Background Most outcome measures for patients with sciatica only inquire about pain or pain-related disability. Almost no information exists about the clinical course of paresthesia and self-reported motor symptoms.
Objectives To explore the 2 year prognosis of self-reported paresthesia and weakness as compared with leg pain in patients with sciatica and lumbar disc herniation.
Methods This study was part of an observational cohort study including 466 patients referred to secondary care. The patients included had radiating pain or paresis below the knee and ipsilateral lumbar disc herniation at the corresponding level verified by a magnetic resonance imaging or computed tomography scan. Self-report data were obtained by mailed questionnaires at 3, 6, 12 and 24 months. The bothersomeness of each symptom was rated on a scale from 0 to 6; a symptom score of 4–6 was defined as bothersome. Multivariate associations were analysed by logistic regression with adjustments for surgical therapy.
Results Here we present the results of the 380 patients (81.5%) who completed the 2 year follow-up. Self-reported paresthesia, weakness and leg pain improved during follow-up. At 2 years, 18.2% of the patients reported bothersome paresthesia, 16.6% reported bothersome leg pain, and 11.5% reported bothersome weakness. Among those with little or no leg pain at 2 years, 6.7% reported bothersome paresthesia and 5.1% reported bothersome weakness. The correlation coefficients (Spearman rho) were: paresthesia and weakness, 0.69; paresthesia and leg pain, 0.73; and weakness and leg pain, 0.63.
During the follow-up period, 121 (31.8%) patients received surgical therapy. At baseline, the surgical patients reported significantly more paresthesia (3.7 (SD 1.9) versus 3.1 (SD 1.8), p<0.01) but not significantly more weakness (2.7 (SD 2.0) versus 2.4 (SD 2.0), p=0.14) than the non-surgical patients.

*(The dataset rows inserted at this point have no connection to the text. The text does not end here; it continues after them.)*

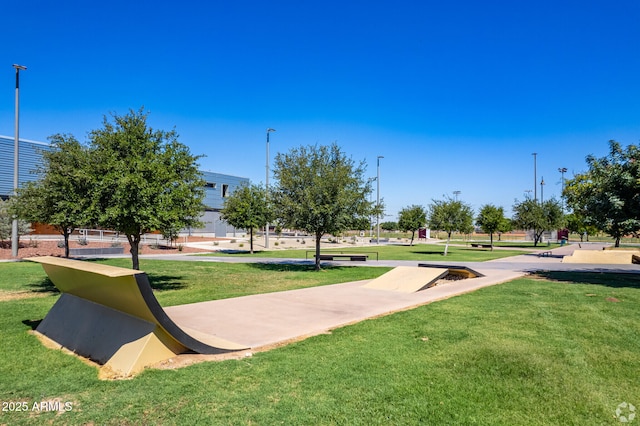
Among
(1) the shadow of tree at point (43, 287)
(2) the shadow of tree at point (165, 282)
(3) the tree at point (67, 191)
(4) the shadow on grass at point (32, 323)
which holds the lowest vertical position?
(2) the shadow of tree at point (165, 282)

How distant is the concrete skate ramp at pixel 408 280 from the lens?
42.7 feet

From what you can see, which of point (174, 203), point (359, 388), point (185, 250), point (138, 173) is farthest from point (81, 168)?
point (185, 250)

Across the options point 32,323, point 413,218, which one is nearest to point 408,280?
point 32,323

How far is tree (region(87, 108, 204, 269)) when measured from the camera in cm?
Result: 1080

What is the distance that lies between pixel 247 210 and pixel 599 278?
77.0ft

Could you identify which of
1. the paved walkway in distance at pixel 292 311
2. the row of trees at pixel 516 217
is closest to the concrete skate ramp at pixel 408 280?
the paved walkway in distance at pixel 292 311

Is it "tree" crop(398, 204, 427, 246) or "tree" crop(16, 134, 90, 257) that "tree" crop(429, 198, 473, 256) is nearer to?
"tree" crop(398, 204, 427, 246)

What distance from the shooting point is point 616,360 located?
579cm

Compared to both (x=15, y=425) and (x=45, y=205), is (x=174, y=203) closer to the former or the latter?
(x=45, y=205)

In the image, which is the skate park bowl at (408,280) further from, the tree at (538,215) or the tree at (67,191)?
the tree at (538,215)

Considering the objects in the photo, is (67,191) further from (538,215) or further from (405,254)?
(538,215)

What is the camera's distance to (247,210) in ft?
109

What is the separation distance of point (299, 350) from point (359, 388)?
169 cm

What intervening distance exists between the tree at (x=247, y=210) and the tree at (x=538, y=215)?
3077 centimetres
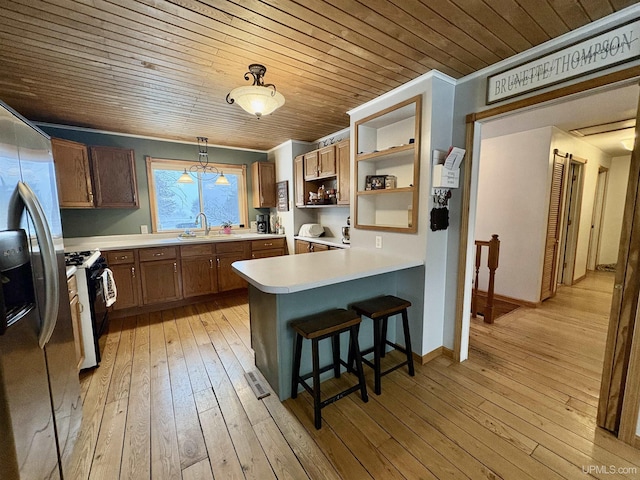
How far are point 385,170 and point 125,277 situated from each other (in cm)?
349

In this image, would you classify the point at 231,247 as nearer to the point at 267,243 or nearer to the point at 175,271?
the point at 267,243

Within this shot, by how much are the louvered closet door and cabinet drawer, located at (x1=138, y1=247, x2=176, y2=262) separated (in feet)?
Result: 16.9

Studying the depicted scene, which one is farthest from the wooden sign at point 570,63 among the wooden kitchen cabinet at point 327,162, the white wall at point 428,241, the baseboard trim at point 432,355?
the baseboard trim at point 432,355

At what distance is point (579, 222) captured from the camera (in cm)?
448

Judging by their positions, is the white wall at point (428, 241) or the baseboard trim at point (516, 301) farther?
the baseboard trim at point (516, 301)

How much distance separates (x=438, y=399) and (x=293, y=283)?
1413 millimetres

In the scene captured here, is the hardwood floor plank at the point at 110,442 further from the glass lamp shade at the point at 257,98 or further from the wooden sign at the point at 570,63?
the wooden sign at the point at 570,63

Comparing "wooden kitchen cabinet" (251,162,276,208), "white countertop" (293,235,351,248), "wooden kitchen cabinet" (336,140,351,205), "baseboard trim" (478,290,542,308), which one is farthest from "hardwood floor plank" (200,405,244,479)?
"baseboard trim" (478,290,542,308)

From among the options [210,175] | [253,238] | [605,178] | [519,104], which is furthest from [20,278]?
[605,178]

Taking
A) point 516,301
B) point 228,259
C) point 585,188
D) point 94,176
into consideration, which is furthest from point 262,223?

The mean differences in the change from baseline to 2 years between surgical and non-surgical patients were: paresthesia, 1.0 [95% confidence interval (CI): 0.5, 1.5] and weakness, 0.9 (95% CI: 0.5, 1.3).
In multivariate models, bothersome paresthesia and bothersome weakness at 2 years were both independently and significantly associated with baseline impaired sensibility, bothersome back pain and bothersome weakness. A longer duration of back problems and older age were significantly associated with bothersome paresthesia. When surgical treatment was added to the multivariate models, this variable became borderline significantly negatively associated with bothersome weakness (OR=0.42, 95% CI: 0.19, 0.96) but not with bothersome paresthesia.
Conclusions Self-reported paresthesia and weakness both improved during 2 years of follow-up. Patients considered that paresthesia was somewhat more bothersome than weakness. At the end of the 2-year follow-up period, the percentage of patients who reported bothersome paresthesia was similar to the percentage who reported bothersome leg pain. Surgical therapy during follow-up was borderline significantly negatively associated with bothersome weakness at 2 years but not with bothersome paresthesia. Information about paresthesia and self-reported weakness is important in the assessment of how sciatica affects patients.